■ Job ■
Only the lines from the one with "What distance is there" onward are wanted, through the last line of the entries, set down exactly.

[Given data start]

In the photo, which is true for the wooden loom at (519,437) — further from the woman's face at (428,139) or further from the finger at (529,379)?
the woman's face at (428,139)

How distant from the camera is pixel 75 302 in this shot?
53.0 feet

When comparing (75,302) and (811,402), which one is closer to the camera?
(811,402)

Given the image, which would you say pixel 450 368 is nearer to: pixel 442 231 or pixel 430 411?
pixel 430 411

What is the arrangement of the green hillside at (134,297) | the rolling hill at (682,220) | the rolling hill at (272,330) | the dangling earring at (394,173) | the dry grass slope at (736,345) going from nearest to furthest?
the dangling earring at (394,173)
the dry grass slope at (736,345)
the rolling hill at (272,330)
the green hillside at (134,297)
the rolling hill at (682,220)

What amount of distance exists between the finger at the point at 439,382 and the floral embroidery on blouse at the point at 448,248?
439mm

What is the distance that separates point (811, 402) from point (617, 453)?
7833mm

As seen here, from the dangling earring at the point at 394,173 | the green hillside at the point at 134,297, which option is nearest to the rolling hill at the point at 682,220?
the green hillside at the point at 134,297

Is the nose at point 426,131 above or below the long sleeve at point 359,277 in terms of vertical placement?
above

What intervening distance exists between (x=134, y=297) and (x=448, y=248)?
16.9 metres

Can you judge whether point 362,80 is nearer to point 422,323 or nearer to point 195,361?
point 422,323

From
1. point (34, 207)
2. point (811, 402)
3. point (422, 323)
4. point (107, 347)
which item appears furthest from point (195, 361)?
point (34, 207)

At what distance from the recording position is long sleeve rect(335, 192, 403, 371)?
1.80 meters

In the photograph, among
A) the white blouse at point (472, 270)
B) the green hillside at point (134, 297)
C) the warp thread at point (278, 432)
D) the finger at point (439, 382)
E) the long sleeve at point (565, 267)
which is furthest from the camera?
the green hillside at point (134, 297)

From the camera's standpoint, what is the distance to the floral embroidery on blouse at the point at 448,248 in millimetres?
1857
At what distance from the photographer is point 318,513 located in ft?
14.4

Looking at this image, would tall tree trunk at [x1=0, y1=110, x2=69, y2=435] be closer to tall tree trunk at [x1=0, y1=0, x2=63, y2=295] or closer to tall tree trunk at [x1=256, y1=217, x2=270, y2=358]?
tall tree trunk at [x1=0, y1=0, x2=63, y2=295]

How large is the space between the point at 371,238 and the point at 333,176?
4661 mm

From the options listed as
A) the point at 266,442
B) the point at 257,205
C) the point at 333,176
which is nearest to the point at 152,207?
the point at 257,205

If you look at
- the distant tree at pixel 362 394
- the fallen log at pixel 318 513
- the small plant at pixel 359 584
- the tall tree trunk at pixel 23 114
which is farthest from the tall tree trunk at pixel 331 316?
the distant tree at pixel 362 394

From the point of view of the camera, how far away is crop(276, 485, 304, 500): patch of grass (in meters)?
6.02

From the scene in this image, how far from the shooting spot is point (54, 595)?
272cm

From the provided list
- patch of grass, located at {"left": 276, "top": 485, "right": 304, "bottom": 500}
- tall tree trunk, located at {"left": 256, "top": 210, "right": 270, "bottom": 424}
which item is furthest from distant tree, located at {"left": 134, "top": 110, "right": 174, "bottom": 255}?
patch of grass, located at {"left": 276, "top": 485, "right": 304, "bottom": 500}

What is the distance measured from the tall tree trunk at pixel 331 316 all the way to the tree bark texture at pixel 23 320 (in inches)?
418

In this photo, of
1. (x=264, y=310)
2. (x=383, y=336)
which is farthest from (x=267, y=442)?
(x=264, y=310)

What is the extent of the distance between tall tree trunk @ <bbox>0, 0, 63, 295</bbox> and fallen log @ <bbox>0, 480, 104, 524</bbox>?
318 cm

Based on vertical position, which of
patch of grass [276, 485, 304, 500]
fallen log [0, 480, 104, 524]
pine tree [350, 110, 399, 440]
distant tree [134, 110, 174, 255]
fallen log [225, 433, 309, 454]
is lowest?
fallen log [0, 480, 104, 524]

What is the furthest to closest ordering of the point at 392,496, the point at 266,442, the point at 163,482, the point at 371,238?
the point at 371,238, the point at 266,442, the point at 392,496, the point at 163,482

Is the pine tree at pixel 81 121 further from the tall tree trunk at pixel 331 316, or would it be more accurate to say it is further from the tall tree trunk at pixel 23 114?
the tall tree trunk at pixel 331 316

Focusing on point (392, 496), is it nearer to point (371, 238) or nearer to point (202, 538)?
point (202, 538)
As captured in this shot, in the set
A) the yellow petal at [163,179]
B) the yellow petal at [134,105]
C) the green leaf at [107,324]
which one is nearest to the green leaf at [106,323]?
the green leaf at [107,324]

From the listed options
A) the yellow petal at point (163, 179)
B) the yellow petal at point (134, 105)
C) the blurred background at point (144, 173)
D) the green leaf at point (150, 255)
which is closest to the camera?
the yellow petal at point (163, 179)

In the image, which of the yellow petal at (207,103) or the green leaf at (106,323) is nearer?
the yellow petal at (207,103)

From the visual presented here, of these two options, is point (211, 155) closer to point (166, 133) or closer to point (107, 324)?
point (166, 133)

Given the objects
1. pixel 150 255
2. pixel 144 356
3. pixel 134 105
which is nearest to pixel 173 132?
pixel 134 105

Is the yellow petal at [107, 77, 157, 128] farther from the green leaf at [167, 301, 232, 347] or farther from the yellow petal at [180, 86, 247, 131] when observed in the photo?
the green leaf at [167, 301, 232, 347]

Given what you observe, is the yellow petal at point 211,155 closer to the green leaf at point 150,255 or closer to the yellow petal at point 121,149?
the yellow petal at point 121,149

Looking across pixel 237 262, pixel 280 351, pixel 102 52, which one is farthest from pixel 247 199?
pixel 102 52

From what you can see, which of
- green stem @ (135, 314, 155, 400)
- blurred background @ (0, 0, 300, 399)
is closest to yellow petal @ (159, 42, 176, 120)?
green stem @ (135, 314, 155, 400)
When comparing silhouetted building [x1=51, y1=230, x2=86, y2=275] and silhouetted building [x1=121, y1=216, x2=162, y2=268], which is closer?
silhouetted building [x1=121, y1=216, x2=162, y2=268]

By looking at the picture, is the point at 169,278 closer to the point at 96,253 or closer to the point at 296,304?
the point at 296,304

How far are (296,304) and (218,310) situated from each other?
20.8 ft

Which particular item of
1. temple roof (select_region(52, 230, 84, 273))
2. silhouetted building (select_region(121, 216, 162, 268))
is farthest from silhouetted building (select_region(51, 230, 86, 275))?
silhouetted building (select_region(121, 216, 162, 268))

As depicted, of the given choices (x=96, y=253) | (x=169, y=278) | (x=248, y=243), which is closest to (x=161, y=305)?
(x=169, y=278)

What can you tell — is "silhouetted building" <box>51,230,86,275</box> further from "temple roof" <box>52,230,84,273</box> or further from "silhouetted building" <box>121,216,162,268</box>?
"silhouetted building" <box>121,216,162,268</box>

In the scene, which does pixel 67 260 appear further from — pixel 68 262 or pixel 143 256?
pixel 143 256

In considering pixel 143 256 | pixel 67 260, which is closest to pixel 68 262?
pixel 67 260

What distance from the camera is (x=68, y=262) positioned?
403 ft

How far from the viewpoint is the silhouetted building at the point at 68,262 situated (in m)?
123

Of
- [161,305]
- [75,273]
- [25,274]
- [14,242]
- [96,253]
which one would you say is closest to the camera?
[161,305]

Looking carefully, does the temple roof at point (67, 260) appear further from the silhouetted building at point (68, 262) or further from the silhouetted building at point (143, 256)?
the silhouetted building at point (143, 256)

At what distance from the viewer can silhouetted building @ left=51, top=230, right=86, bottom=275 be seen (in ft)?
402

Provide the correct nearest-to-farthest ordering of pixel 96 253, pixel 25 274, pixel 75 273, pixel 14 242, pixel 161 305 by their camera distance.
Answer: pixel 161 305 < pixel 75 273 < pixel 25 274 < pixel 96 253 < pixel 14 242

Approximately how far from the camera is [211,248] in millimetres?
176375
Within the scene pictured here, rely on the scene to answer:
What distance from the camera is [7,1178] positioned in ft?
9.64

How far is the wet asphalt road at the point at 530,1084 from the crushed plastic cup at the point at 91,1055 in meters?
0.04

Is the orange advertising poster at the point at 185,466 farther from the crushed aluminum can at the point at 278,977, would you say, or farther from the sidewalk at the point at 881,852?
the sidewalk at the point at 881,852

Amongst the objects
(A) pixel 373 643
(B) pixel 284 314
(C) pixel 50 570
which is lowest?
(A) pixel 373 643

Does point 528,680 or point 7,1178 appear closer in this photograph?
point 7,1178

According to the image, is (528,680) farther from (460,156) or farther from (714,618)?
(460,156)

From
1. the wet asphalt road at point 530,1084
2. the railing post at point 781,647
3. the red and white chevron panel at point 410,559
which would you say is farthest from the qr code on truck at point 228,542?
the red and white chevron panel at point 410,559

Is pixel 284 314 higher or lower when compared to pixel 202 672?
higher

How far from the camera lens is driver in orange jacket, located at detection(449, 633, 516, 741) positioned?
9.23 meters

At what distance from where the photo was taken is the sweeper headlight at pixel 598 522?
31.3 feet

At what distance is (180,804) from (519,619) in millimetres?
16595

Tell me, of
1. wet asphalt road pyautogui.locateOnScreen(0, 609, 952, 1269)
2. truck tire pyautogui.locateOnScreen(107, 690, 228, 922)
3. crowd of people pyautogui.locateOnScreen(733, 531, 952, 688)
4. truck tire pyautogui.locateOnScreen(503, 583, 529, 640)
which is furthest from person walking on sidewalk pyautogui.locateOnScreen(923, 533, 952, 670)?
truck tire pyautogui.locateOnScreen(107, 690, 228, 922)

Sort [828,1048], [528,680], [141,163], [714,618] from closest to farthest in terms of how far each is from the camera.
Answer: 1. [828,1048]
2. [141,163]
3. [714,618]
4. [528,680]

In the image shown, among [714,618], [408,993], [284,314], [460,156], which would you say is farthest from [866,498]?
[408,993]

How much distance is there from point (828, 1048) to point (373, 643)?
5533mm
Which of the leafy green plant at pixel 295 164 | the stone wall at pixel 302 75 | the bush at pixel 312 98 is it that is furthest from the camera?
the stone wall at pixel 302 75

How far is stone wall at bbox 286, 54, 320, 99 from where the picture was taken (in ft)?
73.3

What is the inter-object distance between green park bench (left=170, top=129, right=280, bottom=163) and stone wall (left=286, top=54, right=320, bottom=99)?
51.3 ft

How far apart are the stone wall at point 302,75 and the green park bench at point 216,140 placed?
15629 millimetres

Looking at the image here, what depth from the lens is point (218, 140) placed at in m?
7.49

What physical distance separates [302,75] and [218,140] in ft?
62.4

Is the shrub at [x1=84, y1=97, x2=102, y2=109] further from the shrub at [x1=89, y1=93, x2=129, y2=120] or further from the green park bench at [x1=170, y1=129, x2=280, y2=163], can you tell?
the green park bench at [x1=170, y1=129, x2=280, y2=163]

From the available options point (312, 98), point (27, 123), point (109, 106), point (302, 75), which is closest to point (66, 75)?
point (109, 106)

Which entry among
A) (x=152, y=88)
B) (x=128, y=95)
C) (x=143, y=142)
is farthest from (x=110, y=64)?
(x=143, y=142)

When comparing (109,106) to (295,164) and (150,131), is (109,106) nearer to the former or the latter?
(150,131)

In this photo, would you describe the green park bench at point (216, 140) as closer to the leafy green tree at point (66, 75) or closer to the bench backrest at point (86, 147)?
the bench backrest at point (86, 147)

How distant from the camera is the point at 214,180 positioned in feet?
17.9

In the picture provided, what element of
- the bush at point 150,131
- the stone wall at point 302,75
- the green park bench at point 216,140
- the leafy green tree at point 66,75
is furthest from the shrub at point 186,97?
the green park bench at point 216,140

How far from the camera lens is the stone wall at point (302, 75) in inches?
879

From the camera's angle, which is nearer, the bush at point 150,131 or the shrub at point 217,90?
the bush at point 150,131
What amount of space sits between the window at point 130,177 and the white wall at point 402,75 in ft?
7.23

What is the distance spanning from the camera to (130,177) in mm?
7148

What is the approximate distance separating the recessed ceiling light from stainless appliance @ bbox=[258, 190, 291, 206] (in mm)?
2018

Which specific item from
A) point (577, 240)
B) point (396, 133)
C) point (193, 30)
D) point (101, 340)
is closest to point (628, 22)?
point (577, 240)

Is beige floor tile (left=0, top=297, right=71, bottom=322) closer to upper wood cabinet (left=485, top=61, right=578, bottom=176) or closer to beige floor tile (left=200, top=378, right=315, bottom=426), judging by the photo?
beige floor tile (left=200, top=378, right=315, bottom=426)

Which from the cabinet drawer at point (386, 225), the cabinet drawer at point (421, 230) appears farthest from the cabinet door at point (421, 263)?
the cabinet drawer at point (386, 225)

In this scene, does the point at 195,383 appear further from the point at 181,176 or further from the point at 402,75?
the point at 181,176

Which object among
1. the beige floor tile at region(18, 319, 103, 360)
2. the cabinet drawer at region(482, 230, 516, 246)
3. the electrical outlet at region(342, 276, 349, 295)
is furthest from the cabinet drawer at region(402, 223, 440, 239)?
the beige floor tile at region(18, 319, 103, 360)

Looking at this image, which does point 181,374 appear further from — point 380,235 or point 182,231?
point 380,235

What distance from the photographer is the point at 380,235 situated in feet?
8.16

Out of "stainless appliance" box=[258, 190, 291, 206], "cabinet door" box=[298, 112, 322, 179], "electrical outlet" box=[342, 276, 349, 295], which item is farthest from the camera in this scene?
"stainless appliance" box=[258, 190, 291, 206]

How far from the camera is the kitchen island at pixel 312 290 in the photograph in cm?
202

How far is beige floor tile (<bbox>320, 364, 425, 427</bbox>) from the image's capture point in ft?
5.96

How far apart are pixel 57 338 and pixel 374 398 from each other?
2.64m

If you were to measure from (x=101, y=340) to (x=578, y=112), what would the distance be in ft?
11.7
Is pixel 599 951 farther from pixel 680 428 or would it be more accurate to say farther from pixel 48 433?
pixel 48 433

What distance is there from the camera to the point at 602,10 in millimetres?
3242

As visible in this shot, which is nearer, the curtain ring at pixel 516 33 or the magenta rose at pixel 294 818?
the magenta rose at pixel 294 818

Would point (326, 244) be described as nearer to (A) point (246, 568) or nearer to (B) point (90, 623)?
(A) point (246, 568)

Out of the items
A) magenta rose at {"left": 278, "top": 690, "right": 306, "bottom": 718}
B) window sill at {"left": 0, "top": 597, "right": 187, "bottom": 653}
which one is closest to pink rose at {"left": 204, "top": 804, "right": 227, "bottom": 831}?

[Given data end]

■ Expected output ■
What distance is there from the camera to the point at 602,10 in millimetres?
3242

As visible in this shot, which is nearer, the curtain ring at pixel 516 33 or the magenta rose at pixel 294 818?
the magenta rose at pixel 294 818

Would point (326, 244) be described as nearer to (A) point (246, 568) or nearer to (B) point (90, 623)?
(A) point (246, 568)

Out of the items
A) magenta rose at {"left": 278, "top": 690, "right": 306, "bottom": 718}
B) window sill at {"left": 0, "top": 597, "right": 187, "bottom": 653}
which one is closest to pink rose at {"left": 204, "top": 804, "right": 227, "bottom": 831}?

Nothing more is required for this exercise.